The island was known as Messea (Middle Island) to the ancient Greeks. Its present name derives from the small port on the island, which is cross-shaped. Roman tombs on the island indicate that there may have been a Roman colony on the island, and coins and canals of Roman origin have also been found on the island. In the 5th century, the monastery of Lérins established a branch on Île du Levant. This foundation on Île du Levant established a branch on Port-Cros in the small valley of Notre-Dame. The monastery on Port-Cros was destroyed by Barbary pirates, who repeatedly attacked the Hyères Islands from the 10th to the 16th centuries.

In 1531, François I of France visited the Hyères, and as a result of being informed by inhabitants of the pirate attacks, charged Bertrand d'Ornesan with the task of constructing fortifications on the islands to defend them against pirates. He elevated the three islands to the status of a marquisate on 13 February 1532. In 1549, this marquisate passed to Christophe de Rocquendorf. To attract colonists, he granted asylum to common law criminals, but these caused as much disorder as the pirates they were meant to be a shield against. In 1617, the promised fortifications had not yet been built, but under the direction of Cardinal Richelieu, construction began with the building of the Tour de l'Éminence, the fort of l'Estissac and the fort at Port-Man. Louis XIV of France fought against piracy in the region, but the lack of a substantial garrison caused the British to plunder Port-Cros in 1700 and to invade in 1742 before being driven out by the Jean-Frédéric Phélypeaux, Count of Maurepas.

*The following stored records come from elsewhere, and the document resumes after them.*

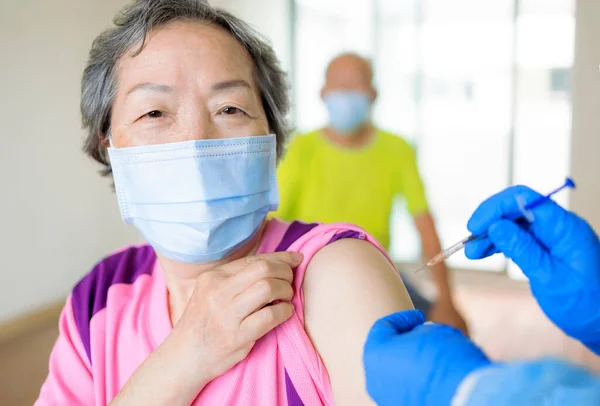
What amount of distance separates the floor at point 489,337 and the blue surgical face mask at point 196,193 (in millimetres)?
1432

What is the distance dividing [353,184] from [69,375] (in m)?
1.54

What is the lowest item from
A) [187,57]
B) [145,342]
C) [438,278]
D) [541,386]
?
[438,278]

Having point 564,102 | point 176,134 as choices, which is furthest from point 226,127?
point 564,102

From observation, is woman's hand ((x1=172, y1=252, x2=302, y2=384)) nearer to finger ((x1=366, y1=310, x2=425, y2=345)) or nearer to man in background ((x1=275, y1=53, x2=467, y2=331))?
finger ((x1=366, y1=310, x2=425, y2=345))

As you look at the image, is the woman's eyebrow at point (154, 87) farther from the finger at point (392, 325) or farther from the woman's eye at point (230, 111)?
the finger at point (392, 325)

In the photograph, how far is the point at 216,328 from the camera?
3.17 ft

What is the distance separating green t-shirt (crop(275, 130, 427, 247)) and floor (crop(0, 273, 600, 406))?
78cm

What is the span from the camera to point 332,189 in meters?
2.52

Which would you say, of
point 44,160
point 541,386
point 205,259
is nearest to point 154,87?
point 205,259

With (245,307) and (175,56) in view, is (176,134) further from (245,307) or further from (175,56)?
(245,307)

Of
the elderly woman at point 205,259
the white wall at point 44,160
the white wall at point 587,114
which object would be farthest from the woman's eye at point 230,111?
the white wall at point 587,114

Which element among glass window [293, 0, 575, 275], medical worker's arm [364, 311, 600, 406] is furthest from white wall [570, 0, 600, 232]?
medical worker's arm [364, 311, 600, 406]

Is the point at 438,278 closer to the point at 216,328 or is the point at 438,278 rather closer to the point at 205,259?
the point at 205,259

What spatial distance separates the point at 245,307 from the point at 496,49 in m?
5.12
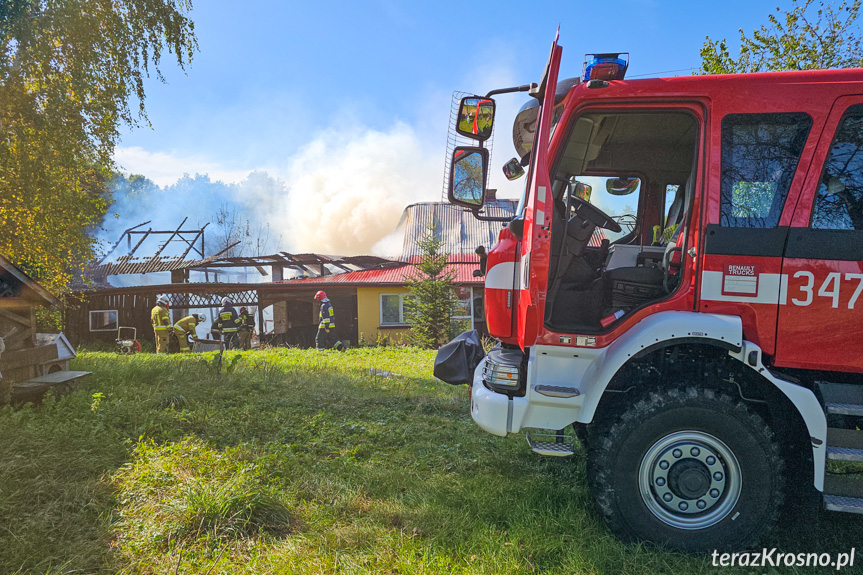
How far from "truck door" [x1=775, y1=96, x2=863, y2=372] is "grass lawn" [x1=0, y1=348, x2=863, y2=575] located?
1.13 m

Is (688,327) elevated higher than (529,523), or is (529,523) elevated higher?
(688,327)

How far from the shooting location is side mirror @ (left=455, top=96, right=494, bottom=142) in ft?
11.1

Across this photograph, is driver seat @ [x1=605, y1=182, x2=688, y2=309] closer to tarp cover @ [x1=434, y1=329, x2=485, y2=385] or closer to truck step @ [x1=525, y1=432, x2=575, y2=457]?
truck step @ [x1=525, y1=432, x2=575, y2=457]

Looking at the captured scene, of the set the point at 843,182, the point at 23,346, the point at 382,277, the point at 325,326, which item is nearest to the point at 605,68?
the point at 843,182

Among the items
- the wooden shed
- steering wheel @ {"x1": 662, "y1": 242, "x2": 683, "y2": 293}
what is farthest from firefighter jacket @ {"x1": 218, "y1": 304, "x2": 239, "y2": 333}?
steering wheel @ {"x1": 662, "y1": 242, "x2": 683, "y2": 293}

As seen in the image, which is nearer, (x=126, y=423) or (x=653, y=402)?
(x=653, y=402)

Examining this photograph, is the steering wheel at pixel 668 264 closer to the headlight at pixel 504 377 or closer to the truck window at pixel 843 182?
the truck window at pixel 843 182

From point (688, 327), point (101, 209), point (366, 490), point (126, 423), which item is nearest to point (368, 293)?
point (101, 209)

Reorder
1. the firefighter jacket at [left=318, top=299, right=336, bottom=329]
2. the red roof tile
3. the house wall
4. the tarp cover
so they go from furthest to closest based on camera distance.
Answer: the house wall
the red roof tile
the firefighter jacket at [left=318, top=299, right=336, bottom=329]
the tarp cover

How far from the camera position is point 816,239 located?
2.68m

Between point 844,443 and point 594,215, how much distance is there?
2.06 metres

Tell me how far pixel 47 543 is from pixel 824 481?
14.0 feet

The last marquis of the islands was Louis de Colvet, Mirabeau's father-in-law. Colvet sold the islands to Jean Joseph Barthélémy Simon de Savornin in 1783. In 1793, the British attacked Port-Cros again. Napoleon restored the defenses in 1811 and installed a garrison of veterans. After the fall of the First French Empire, the garrison was replaced by a company of crippled soldiers. The marquisate was purchased by the French state in 1815, and changed hands a number of times before being sold to a Dr. Crotte, who tried to develop the island into a tourist resort. Some facilities for tourists, including a hotel, were built when the island was acquired by Marcel Henry and Claude Balyne. During the interwar period, the island was visited by numerous figures of the artistic and literary world: Jean Paulhan, André Malraux, André Gide, Saint-John Perse, Paul Valéry, D. H. Lawrence, and Jules Supervielle. Vivienne de Watteville lived there from 1929, and wrote a book about her first year on the island, Seeds that the Wind may bring.

During World War II, during the Allied invasion of Provence, the Battle of Port Cros took place on the island on 15 August 1944, in which the German garrison of 150 men fought against a force of American and Canadian commandos, known as the Devil's Brigade. The island was captured by the Allies on 17 August 1944.

When Madame Henry, the owner of the island, died in 1966, she bequeathed the island to the state, with the exception of the hotel Le Manoir, which her great-nephew, Pierre Buffet, inherited. The Port-Cros National Park was created in 1963. The photographer Yann Arthus-Bertrand is working on the restoration of the fort at Port-Man.